[Start of section]

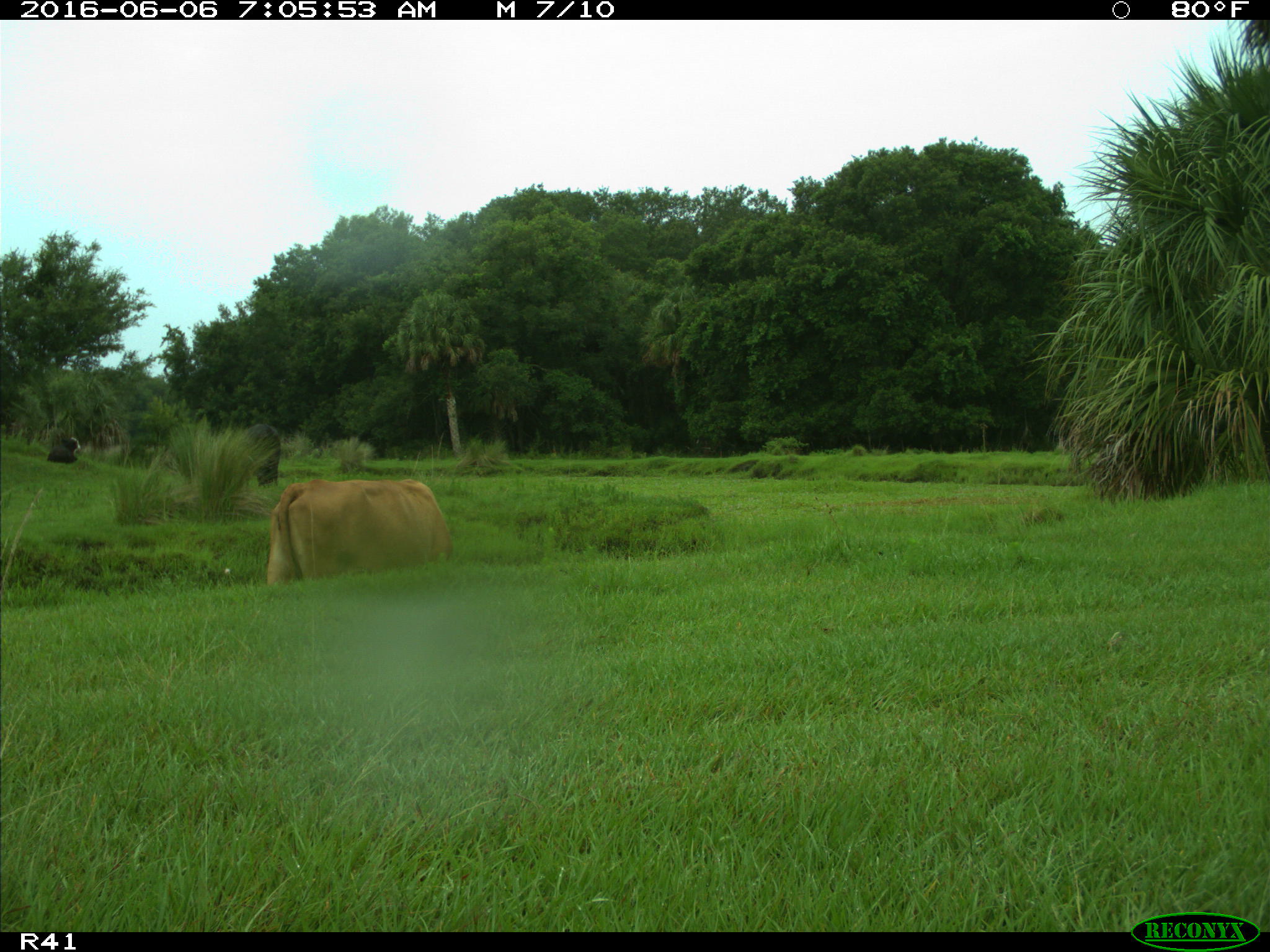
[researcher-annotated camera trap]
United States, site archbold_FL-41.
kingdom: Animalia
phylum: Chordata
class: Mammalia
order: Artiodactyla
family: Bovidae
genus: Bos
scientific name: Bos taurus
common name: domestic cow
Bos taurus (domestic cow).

[End of section]
[Start of section]

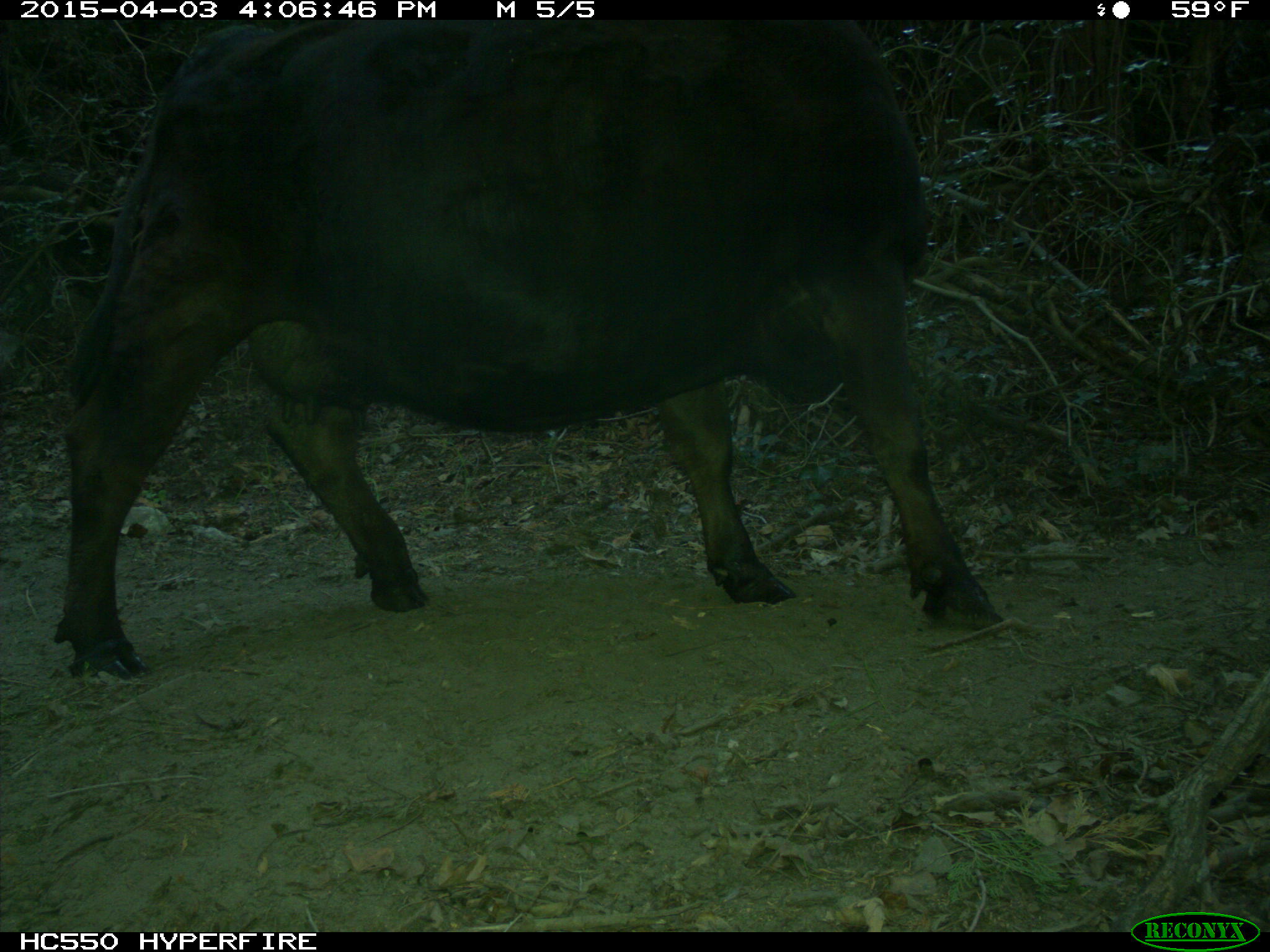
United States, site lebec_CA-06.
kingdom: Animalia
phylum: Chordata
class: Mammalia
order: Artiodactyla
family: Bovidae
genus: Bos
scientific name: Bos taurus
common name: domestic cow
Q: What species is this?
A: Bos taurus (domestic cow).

[End of section]

* **Task to carry out**: Show the lines in the entries above that include the string "site".

* **Worked solution**:
United States, site archbold_FL-41.
United States, site lebec_CA-06.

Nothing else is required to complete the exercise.